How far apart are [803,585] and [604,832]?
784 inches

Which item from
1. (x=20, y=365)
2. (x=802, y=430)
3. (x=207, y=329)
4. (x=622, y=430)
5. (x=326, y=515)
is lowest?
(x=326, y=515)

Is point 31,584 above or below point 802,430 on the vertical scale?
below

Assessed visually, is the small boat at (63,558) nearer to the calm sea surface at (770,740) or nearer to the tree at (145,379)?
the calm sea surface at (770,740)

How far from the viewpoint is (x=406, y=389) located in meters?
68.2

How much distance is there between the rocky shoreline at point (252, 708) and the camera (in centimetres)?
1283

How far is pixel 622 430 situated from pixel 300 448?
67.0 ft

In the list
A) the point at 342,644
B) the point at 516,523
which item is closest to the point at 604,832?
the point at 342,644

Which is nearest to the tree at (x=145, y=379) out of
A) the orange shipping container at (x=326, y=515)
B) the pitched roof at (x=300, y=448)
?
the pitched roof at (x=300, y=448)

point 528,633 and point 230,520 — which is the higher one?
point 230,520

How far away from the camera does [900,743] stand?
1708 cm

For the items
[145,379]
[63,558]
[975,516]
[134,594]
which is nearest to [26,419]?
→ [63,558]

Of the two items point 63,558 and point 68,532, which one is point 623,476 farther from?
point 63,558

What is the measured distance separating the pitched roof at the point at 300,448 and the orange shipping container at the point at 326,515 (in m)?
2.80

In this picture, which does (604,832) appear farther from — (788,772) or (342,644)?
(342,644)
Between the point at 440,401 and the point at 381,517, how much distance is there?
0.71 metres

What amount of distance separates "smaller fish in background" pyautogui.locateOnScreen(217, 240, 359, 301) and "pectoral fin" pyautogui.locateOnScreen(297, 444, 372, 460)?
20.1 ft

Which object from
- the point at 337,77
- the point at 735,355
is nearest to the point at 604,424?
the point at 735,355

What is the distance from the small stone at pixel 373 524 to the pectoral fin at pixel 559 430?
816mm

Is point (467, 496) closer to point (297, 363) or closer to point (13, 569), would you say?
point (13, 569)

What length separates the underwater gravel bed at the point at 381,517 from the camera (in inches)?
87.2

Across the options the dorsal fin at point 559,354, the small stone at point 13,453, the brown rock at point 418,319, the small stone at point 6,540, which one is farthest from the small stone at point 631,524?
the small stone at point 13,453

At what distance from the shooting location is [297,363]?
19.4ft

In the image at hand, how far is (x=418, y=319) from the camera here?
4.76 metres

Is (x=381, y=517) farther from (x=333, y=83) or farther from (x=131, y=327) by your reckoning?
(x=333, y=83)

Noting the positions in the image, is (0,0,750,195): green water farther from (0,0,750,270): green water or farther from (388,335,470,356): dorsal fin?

* * *

Rewrite all of the lines above, substituting "side fin" for every occurrence of "pectoral fin" and leaving everything else as it is.

How far apart are [803,585] and [604,832]?
784 inches

Which item from
1. (x=20, y=365)
2. (x=802, y=430)
3. (x=207, y=329)
4. (x=622, y=430)
5. (x=326, y=515)
is lowest?
(x=326, y=515)

Is point 31,584 above or below point 802,430 on the vertical scale?
below

Assessed visually, is the small boat at (63,558) nearer to the calm sea surface at (770,740) or nearer to the tree at (145,379)?
the calm sea surface at (770,740)

How far from the viewpoint is (x=406, y=389) located in meters?
68.2

How much distance is there between the rocky shoreline at point (252, 708) and the camera (in centimetres)?
1283

How far is pixel 622 430 situated from pixel 300 448?
67.0 ft

In the list
A) the point at 342,644
B) the point at 516,523
which item is closest to the point at 604,832?
the point at 342,644

Which is nearest to the tree at (x=145, y=379) out of
A) the orange shipping container at (x=326, y=515)
B) the pitched roof at (x=300, y=448)
?
the pitched roof at (x=300, y=448)

point 528,633 and point 230,520 — which is the higher one?
point 230,520

How far away from the camera does [900,743] stand?
1708 cm

For the items
[145,379]
[63,558]
[975,516]
[134,594]
which is nearest to [26,419]?
→ [63,558]

Of the two items point 63,558 and point 68,532, which one is point 623,476 farther from?
point 63,558

What is the measured distance separating the pitched roof at the point at 300,448 and the orange shipping container at the point at 326,515 (in m)?
2.80

In this picture, which does (604,832) appear farther from — (788,772) or (342,644)?
(342,644)
Between the point at 440,401 and the point at 381,517, how much distance is there?
0.71 metres

What amount of distance separates "smaller fish in background" pyautogui.locateOnScreen(217, 240, 359, 301) and "side fin" pyautogui.locateOnScreen(297, 444, 372, 460)?
20.1 ft

Which object from
- the point at 337,77
- the point at 735,355
is nearest to the point at 604,424?
the point at 735,355

What is the distance from the small stone at pixel 373 524 to the side fin at pixel 559 430?
816mm

Is point (467, 496) closer to point (297, 363) or closer to point (13, 569), would you say?
point (13, 569)

What length separates the underwater gravel bed at the point at 381,517 from the camera (in inches)?
87.2

Across the options the dorsal fin at point 559,354, the small stone at point 13,453, the brown rock at point 418,319, the small stone at point 6,540, which one is farthest from the small stone at point 631,524?
the small stone at point 13,453

At what distance from the shooting location is [297,363]?
19.4ft

In the image at hand, how far is (x=418, y=319) from the camera here?
4.76 metres

Is (x=381, y=517) farther from (x=333, y=83) or farther from (x=131, y=327) by your reckoning?
(x=333, y=83)

Noting the positions in the image, is (0,0,750,195): green water farther from (0,0,750,270): green water or farther from (388,335,470,356): dorsal fin?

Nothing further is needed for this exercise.